▶ **What you will do**
Please return every line of the records below that contains the word "Substrates".
Material provided Start Marker
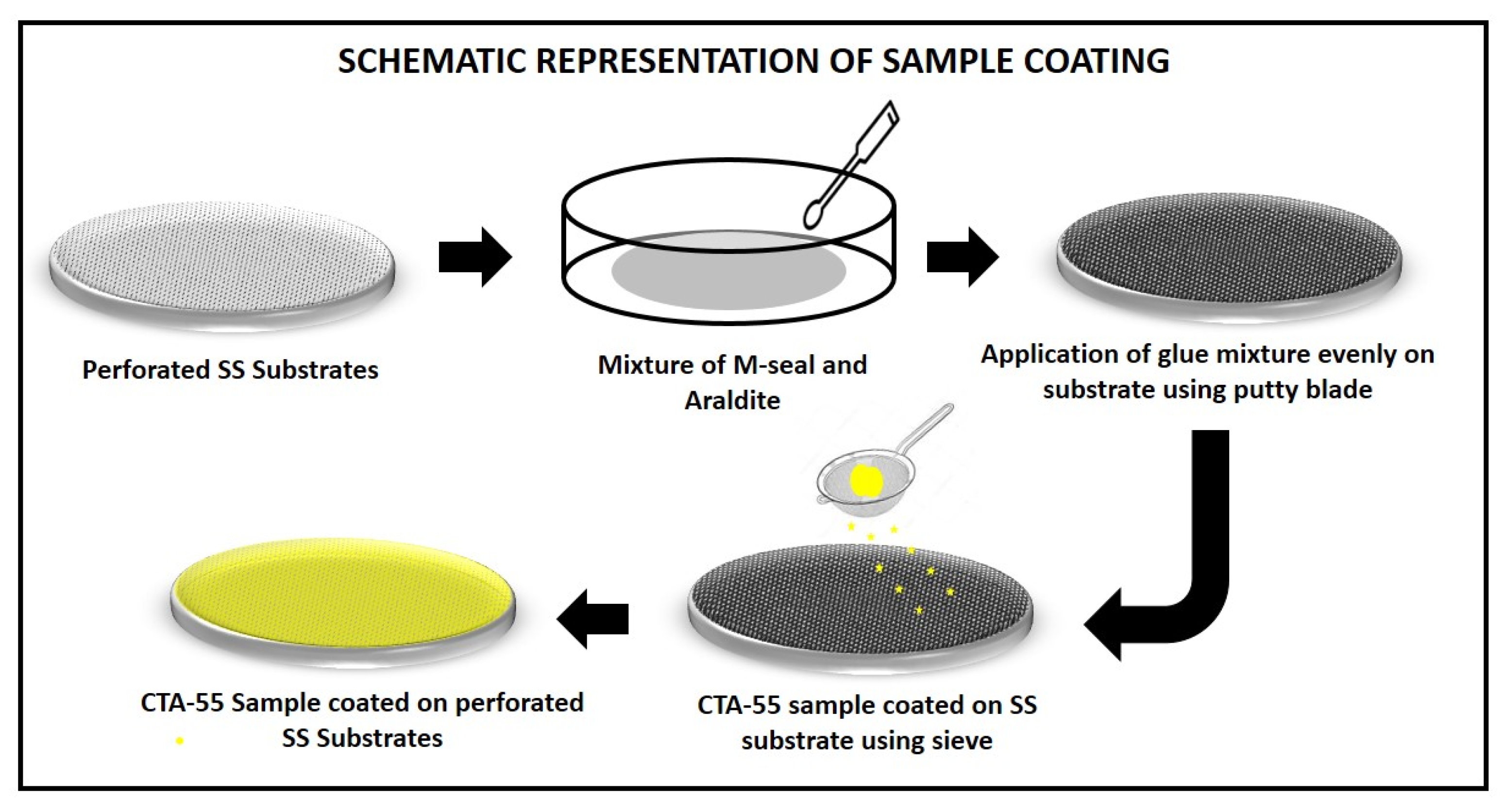 SCHEMATIC REPRESENTATION OF SAMPLE COATING

Perforated SS Substrates

Mixture of M-seal and Araldite

Application of glue mixture evenly on substrate using putty blade

CTA-55 sample coated on SS substrate using sieve

CTA-55 Sample coated on perforated SS Substrates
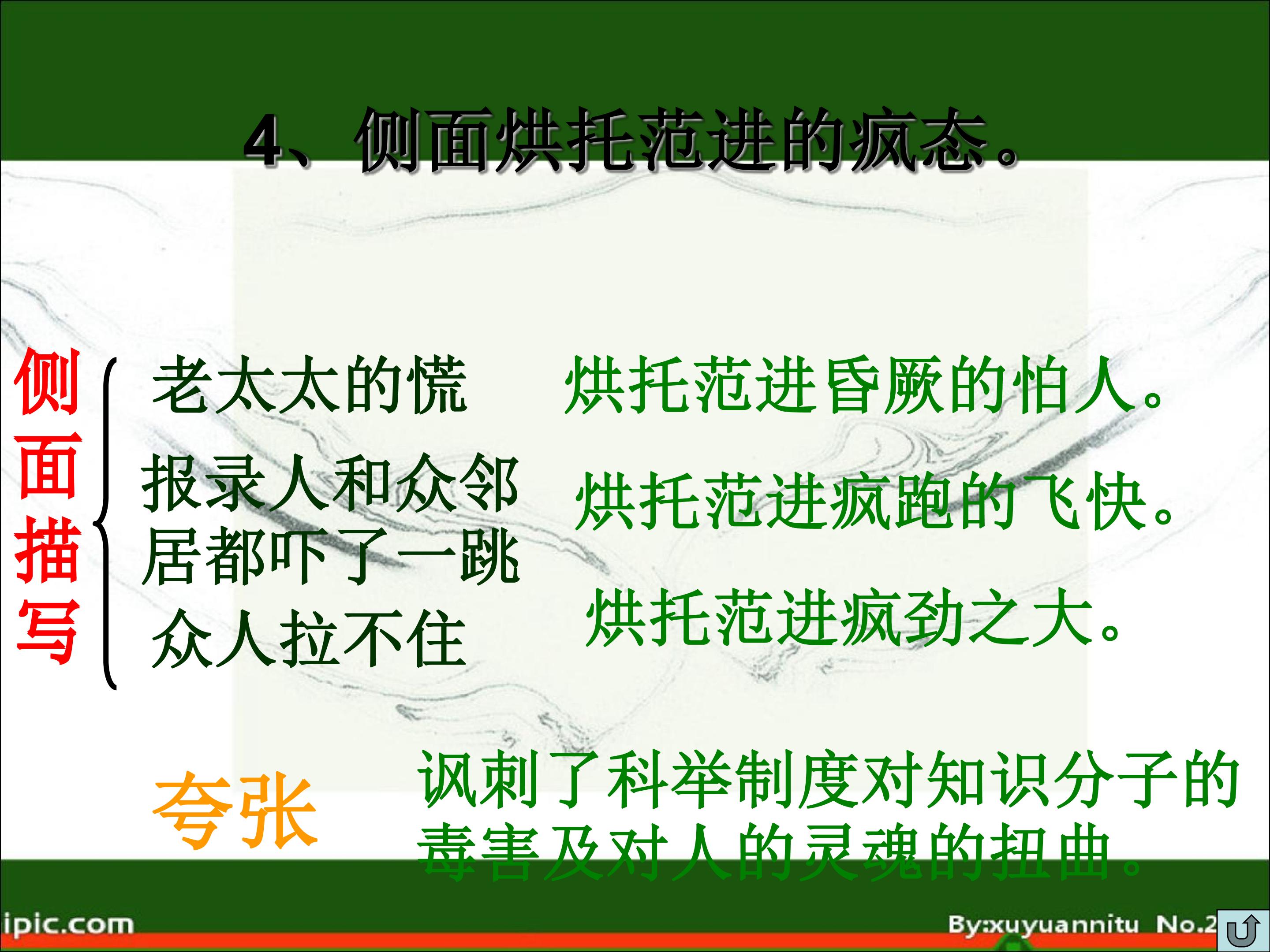 4、侧面烘托范进的疯态。

侧面描写

老太太的慌

报录人和众邻居都吓了一跳

众人拉不住

烘托范进昏厥的怕人。

烘托范进疯跑的飞快。

烘托范进疯劲之大。

夸张

讽刺了科举制度对知识分子的毒害及对人的灵魂的扭曲。

ipic.com

By:xuyuannitu No.2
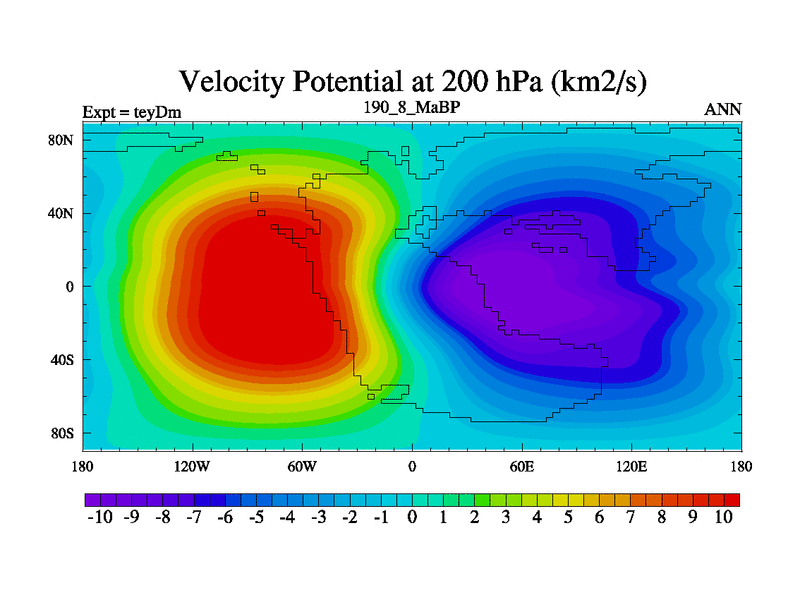 Velocity Potential at 200 hPa (km2/s)

Expt = teyDm
190_8_MaBP
ANN

80N
40N
0
40S
80S

180
120W
60W
0
60E
120E
180

-10 -9 -8 -7 -6 -5 -4 -3 -2 -1 0 1 2 3 4 5 6 7 8 9 10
Material provided End Marker
▶ **Result of the task**
Perforated SS Substrates
CTA-55 Sample coated on perforated SS Substrates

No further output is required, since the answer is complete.